Eva Walker is a math genius who I need to hire as my tutor because she is fantastic at what she does. Of course, it helps that her “gift” tells her exactly what her student is struggling with. While Eva is a genius in school, the student she tutors (and her love interest) Zenn struggles to find the motivation to go to class because college doesn’t feel like a possibility to him, and he has to work several jobs to keep his small family under a roof. I liked the contrast in their characters and thought that drew them together. Plus, I loved them together romantically.
There were, however, a few things that bothered me. The major red flag was the casual slut-shaming throughout the story. There are comments from several characters, and Eva points out several times that she “isn’t like the other girls.”
Despite that, I would recommend this to anyone who enjoys contemporary romance!
The Other Boy by M.G. Hennessey and Sfe R. Monster
I loved this book! It’s not often that I find a book with a transgender main character that I have very little criticism of. Shane is a typical sixth-grader preoccupied with baseball and trying to talk to his crush, Madeline. When a classmate finds out that Shane is transgender, he threatens to tell the whole school, which would shatter Shane’s image among his peers who may not understand that being trans doesn’t make him any less of a boy. It’s a book of ups and downs that highlights the struggle of getting hormone replacement therapy (HRT) as a transgender minor. I love how supportive the majority of the characters were towards Shane identity and how authentic his character felt. The different plot lines were balanced enough between each other that this is just a book about a boy who is the pitcher for his baseball team, loves creating graphic novels about space adventures, has family struggles just like you and I do, and happens to be transgender. While I love the representation in this, I also adore the wholesome story that you find inside!

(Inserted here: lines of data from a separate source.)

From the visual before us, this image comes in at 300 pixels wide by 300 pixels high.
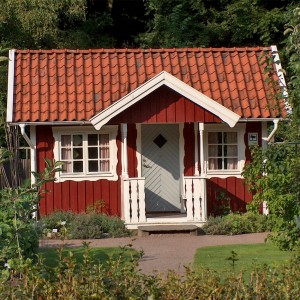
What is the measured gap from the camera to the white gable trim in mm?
19656

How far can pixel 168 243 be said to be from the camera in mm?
17891

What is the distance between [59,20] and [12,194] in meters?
20.6

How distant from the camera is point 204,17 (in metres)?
33.9

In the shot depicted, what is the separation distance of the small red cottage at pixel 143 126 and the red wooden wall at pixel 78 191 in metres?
0.02

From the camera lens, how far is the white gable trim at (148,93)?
1966 centimetres

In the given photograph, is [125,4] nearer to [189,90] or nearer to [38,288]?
[189,90]

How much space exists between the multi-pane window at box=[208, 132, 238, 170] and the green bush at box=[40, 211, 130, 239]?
2.89m

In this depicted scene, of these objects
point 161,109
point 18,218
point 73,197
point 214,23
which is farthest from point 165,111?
point 214,23

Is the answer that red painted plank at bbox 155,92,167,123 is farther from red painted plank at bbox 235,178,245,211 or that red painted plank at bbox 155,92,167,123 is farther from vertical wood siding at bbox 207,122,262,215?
red painted plank at bbox 235,178,245,211

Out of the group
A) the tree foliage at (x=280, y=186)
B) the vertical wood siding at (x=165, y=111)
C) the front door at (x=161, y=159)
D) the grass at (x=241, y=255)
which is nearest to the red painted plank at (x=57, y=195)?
Result: the front door at (x=161, y=159)

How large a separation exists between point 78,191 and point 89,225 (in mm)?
1853

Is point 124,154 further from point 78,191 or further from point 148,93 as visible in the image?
point 148,93

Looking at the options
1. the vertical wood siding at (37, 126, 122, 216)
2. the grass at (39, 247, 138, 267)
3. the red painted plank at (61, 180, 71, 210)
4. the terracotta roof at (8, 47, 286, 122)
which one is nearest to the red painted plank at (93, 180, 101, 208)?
the vertical wood siding at (37, 126, 122, 216)

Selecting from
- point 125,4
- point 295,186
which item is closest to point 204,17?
point 125,4
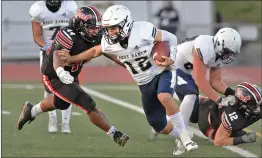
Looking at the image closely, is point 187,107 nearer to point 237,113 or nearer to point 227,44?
point 237,113

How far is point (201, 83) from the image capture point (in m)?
8.85

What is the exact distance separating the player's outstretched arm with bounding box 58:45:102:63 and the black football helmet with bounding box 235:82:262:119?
1.74m

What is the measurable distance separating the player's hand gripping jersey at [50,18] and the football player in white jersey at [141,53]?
6.40 feet

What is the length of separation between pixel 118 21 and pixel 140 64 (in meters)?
0.58

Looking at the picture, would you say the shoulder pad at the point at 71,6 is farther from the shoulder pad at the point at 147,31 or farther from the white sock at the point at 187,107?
the shoulder pad at the point at 147,31

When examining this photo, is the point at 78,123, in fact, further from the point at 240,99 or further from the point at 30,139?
the point at 240,99

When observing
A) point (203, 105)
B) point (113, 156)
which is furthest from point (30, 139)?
point (203, 105)

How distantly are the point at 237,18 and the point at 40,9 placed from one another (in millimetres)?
17683

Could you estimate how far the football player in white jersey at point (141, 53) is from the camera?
773cm

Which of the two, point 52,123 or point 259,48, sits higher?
point 52,123

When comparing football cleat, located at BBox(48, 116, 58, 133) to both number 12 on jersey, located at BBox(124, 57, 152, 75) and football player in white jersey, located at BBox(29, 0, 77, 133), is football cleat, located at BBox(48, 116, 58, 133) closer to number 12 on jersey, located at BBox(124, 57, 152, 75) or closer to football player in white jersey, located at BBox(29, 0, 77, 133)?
football player in white jersey, located at BBox(29, 0, 77, 133)

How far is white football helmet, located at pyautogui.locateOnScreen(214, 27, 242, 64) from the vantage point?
876cm

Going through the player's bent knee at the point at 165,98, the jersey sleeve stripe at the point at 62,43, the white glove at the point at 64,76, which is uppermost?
the jersey sleeve stripe at the point at 62,43

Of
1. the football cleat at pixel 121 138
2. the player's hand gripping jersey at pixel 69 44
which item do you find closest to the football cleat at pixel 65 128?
the player's hand gripping jersey at pixel 69 44
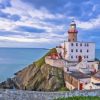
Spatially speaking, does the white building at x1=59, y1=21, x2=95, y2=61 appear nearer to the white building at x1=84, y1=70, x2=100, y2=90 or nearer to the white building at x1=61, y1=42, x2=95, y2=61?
the white building at x1=61, y1=42, x2=95, y2=61

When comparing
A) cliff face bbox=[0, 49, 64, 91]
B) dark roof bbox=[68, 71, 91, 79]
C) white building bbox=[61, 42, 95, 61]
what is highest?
white building bbox=[61, 42, 95, 61]

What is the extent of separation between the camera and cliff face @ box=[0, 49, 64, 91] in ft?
131

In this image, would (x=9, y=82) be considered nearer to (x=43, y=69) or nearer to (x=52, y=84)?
(x=43, y=69)

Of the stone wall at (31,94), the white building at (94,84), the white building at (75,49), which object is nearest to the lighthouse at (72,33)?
the white building at (75,49)

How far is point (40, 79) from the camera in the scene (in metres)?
43.0

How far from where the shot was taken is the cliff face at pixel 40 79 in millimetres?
39906

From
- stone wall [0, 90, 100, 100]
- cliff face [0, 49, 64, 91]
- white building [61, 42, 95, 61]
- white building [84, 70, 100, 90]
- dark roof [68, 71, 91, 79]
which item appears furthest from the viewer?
white building [61, 42, 95, 61]

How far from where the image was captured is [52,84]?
39.7 meters

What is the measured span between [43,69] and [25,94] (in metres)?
32.3

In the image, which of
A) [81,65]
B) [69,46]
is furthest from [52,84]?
[69,46]

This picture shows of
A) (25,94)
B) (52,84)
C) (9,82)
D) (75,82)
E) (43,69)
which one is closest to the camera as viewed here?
(25,94)

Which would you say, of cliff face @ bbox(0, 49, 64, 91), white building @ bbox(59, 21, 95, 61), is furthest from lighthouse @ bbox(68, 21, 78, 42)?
cliff face @ bbox(0, 49, 64, 91)

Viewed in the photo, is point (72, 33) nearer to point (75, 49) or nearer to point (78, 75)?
point (75, 49)

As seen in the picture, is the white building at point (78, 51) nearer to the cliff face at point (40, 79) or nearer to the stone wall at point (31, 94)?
the cliff face at point (40, 79)
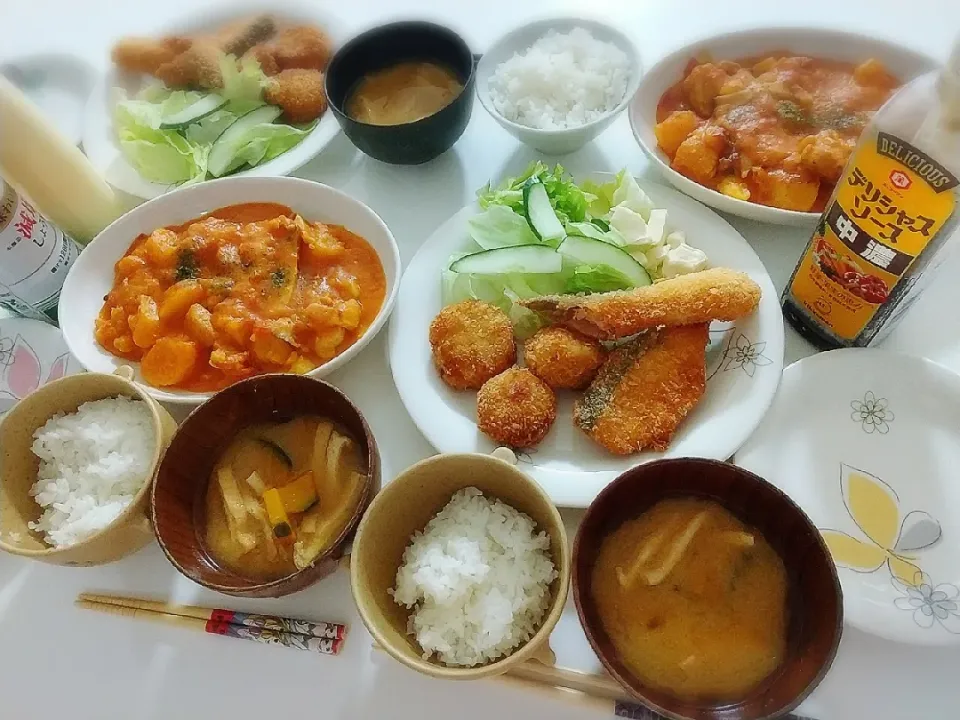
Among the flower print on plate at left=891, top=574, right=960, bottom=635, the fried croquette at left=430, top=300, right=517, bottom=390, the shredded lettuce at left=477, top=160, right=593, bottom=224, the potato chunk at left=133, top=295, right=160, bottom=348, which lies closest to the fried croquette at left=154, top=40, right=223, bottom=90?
the potato chunk at left=133, top=295, right=160, bottom=348

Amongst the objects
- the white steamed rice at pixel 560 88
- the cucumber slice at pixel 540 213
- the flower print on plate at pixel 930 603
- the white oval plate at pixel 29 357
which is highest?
the white steamed rice at pixel 560 88

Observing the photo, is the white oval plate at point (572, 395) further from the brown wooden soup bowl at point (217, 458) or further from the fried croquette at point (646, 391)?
the brown wooden soup bowl at point (217, 458)

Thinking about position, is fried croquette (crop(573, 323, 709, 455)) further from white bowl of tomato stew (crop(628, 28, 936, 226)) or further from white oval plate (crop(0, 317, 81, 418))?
white oval plate (crop(0, 317, 81, 418))

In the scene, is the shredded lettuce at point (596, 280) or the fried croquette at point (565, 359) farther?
the shredded lettuce at point (596, 280)

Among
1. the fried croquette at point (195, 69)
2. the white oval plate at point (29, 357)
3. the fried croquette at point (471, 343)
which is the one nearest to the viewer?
the fried croquette at point (471, 343)

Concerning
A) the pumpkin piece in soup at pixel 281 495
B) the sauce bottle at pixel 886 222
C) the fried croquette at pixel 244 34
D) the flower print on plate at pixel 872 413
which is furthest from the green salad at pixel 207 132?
the flower print on plate at pixel 872 413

[As a form of content warnings, I had to add that there is some ableist language at the beginning of the book, casual sexism throughout the book, talk of mental illness that can get a little dark for a middle-grade novel, and an unsupportive parent in the story. Please forgive me if this list isn’t complete as I’m writing this about five months after I read the story!]
This Is Where It Ends by Marieke Nijkamp
★★★★★ | Goodreads
There aren’t many books that have made me cry (or gotten me close to it), but This Is Where It Ends is definitely one of them. Being so emotionally charged through the entire story, it’s difficult to read this and not get attached to the characters who all go through so much in such a short period of time. This story follows four main characters who are connected to the shooter in one way or another and are each doing their part to try to stop him or at least slow him down until the police arrive. Although the majority of the events in this spans less than an hour, there are backstories, full plot points, and entirely fleshed out characters that I loved. Nijkamp crafts a great story that discusses the real and dark parts of these all too common school shootings. Not to mention, there is so much diversity of characters, including several characters of color, an f/f couple, and a disabled character who are beautifully written. If you haven’t already, go find a copy of this book!